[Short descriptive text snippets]
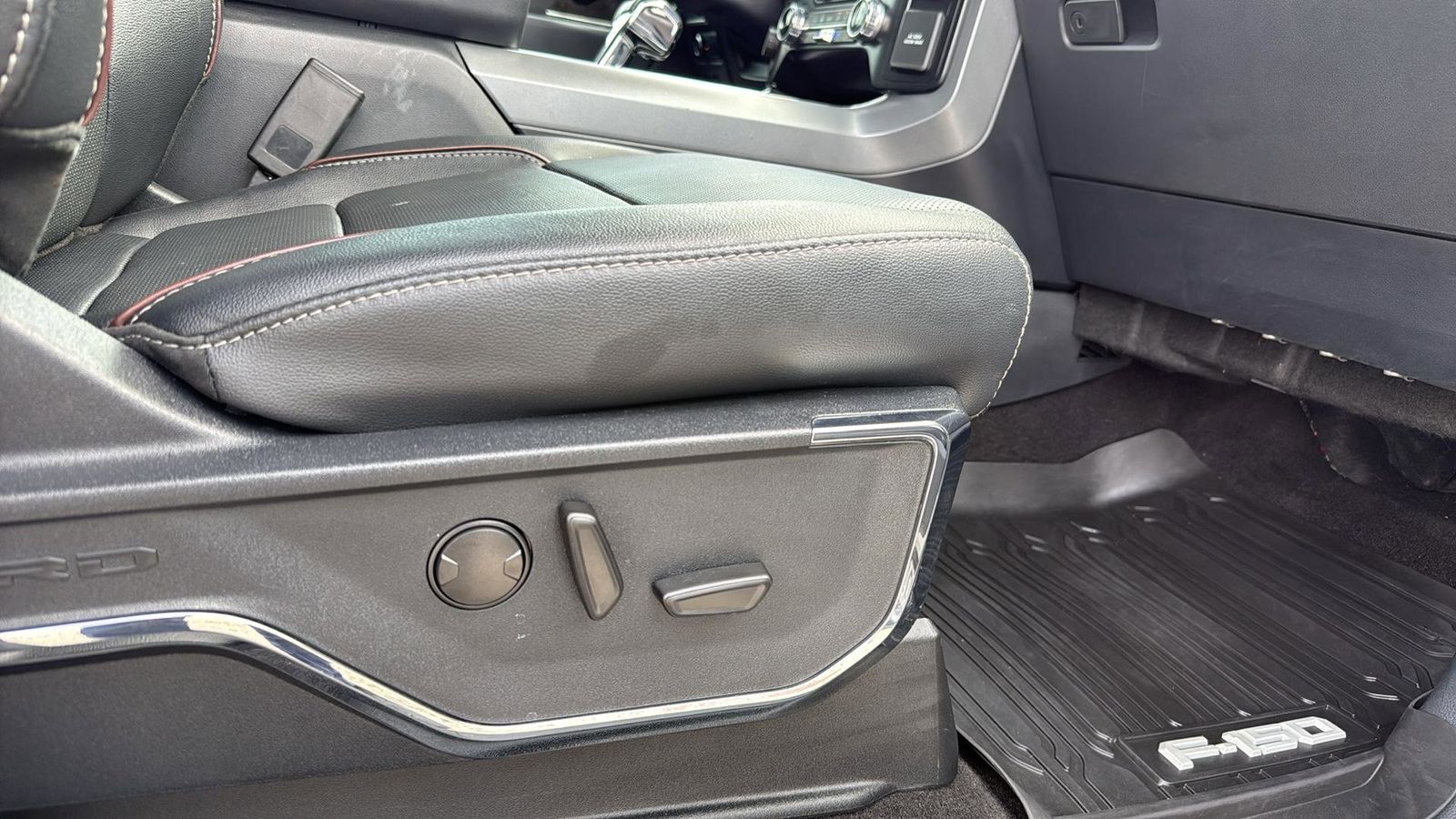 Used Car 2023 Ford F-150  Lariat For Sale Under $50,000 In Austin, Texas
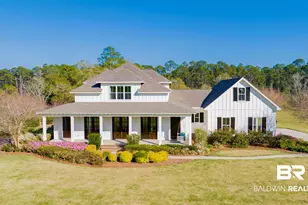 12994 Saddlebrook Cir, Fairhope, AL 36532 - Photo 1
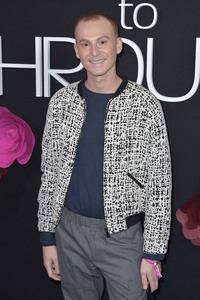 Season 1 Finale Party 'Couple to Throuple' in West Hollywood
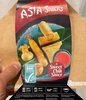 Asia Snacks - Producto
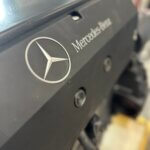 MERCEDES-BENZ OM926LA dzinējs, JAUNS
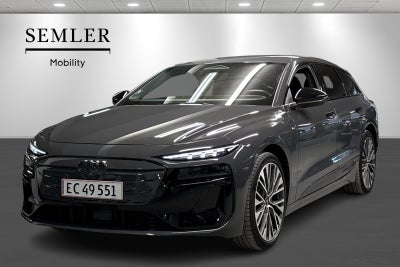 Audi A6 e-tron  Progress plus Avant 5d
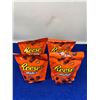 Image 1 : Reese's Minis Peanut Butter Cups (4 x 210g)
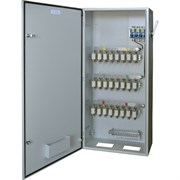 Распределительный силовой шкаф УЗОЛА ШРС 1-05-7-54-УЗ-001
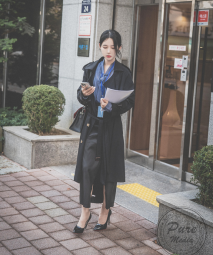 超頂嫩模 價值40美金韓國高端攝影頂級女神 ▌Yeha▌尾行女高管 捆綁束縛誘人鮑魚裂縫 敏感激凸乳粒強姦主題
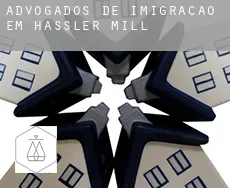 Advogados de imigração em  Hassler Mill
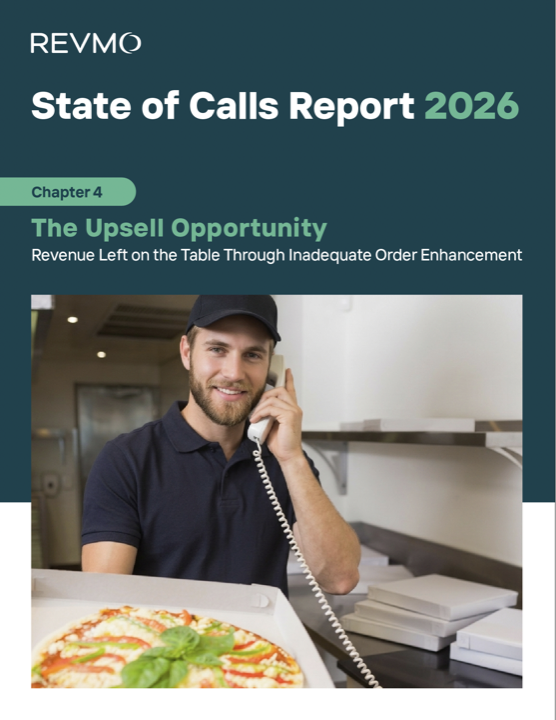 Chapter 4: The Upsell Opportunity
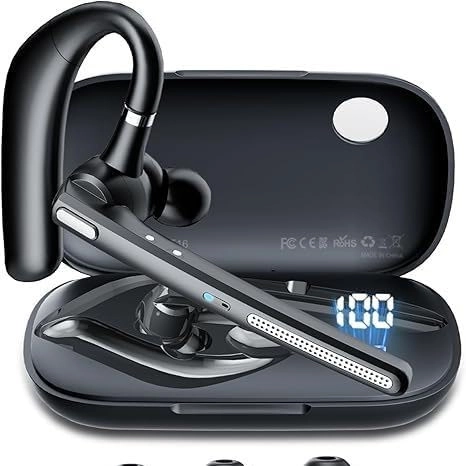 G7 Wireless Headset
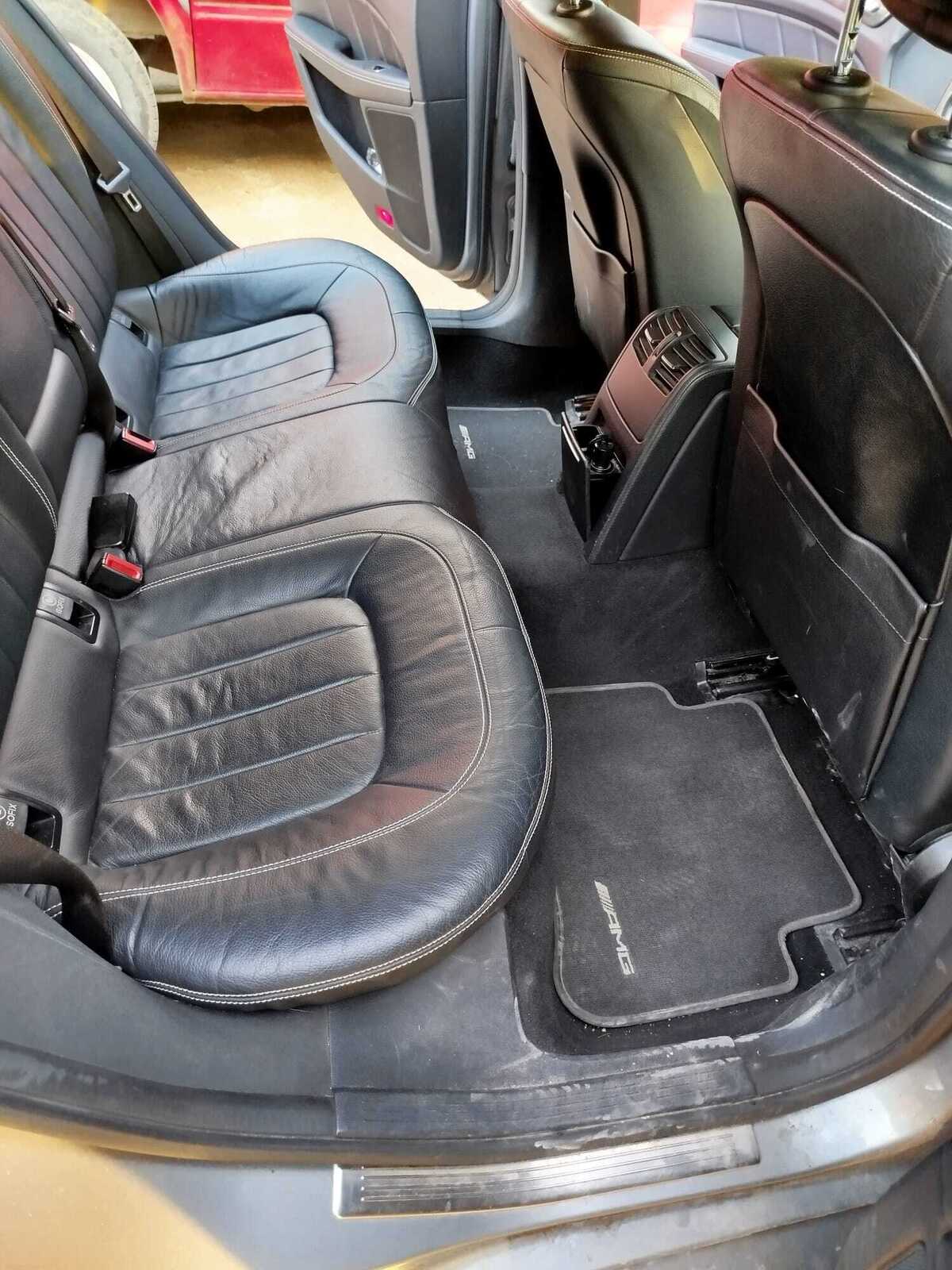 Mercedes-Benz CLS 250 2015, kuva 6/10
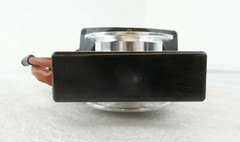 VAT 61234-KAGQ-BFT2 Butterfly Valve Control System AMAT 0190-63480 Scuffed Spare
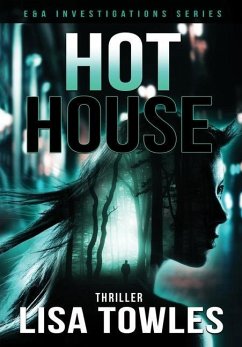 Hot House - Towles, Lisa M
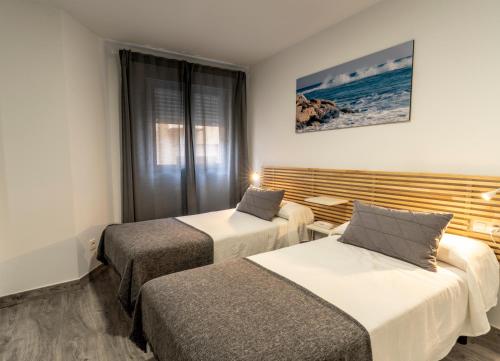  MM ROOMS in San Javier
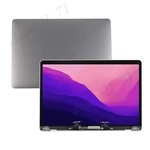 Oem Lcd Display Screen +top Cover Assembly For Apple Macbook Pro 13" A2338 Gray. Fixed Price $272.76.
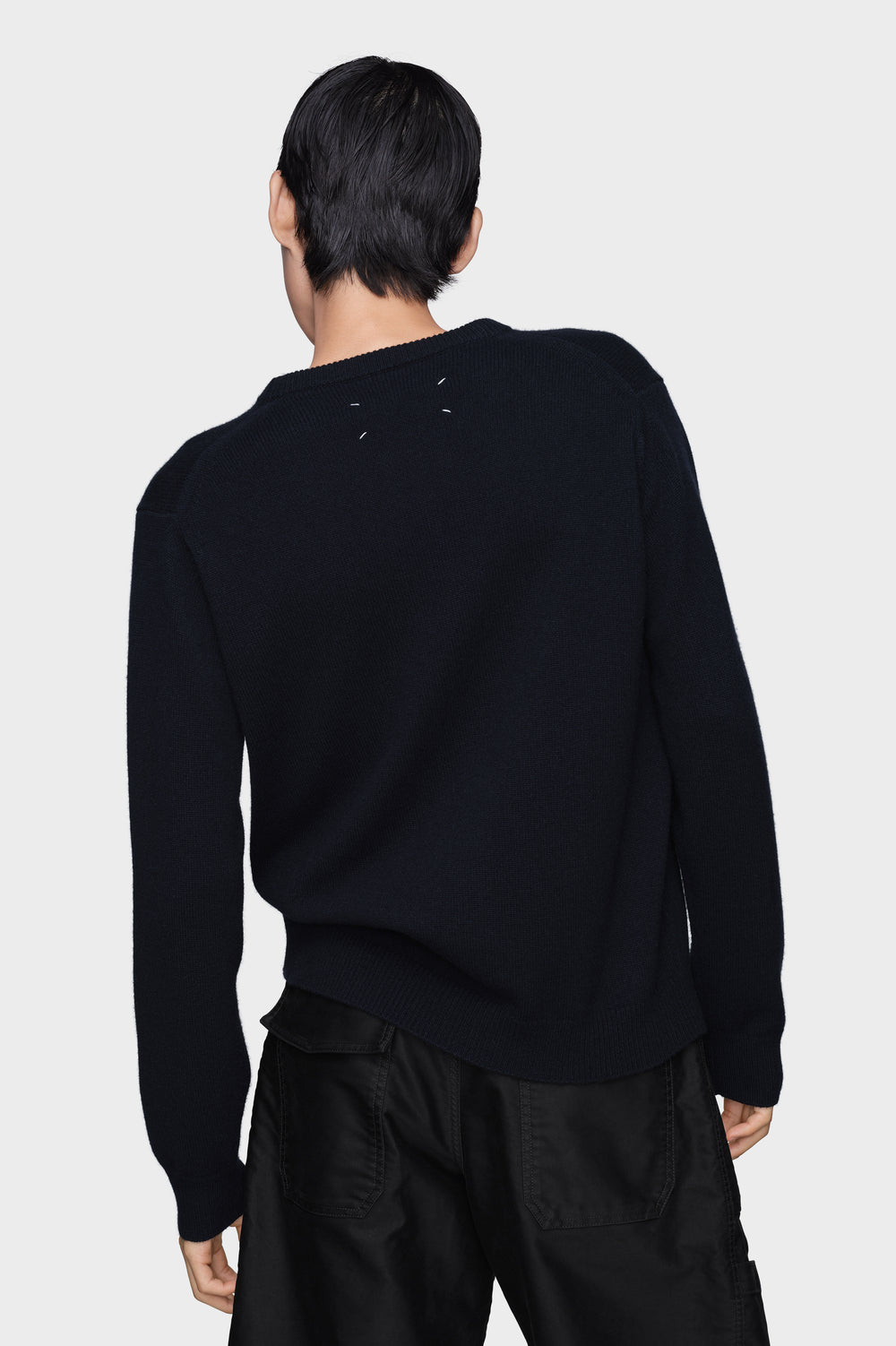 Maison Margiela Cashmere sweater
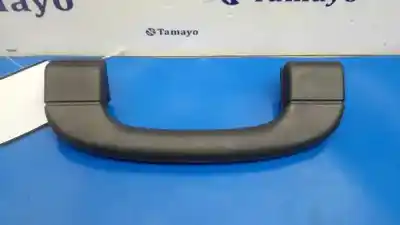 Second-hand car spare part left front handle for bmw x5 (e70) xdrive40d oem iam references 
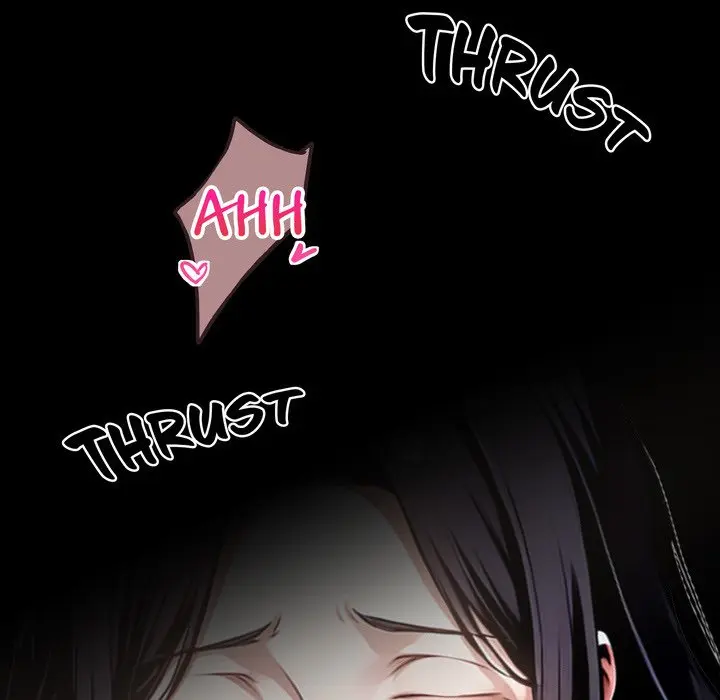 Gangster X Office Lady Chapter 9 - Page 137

§ REQUIREMENT
Rewrite the records from their beginning through the line containing "Audi A6 e-tron", with "For Sale" replaced by "On Offer" and all other text left unchanged. Leave the pictures out of your answer.

§ ANSWER BELOW
 Used Car 2023 Ford F-150  Lariat On Offer Under $50,000 In Austin, Texas
 12994 Saddlebrook Cir, Fairhope, AL 36532 - Photo 1
 Season 1 Finale Party 'Couple to Throuple' in West Hollywood
 Asia Snacks - Producto
 MERCEDES-BENZ OM926LA dzinējs, JAUNS
 Audi A6 e-tron  Progress plus Avant 5d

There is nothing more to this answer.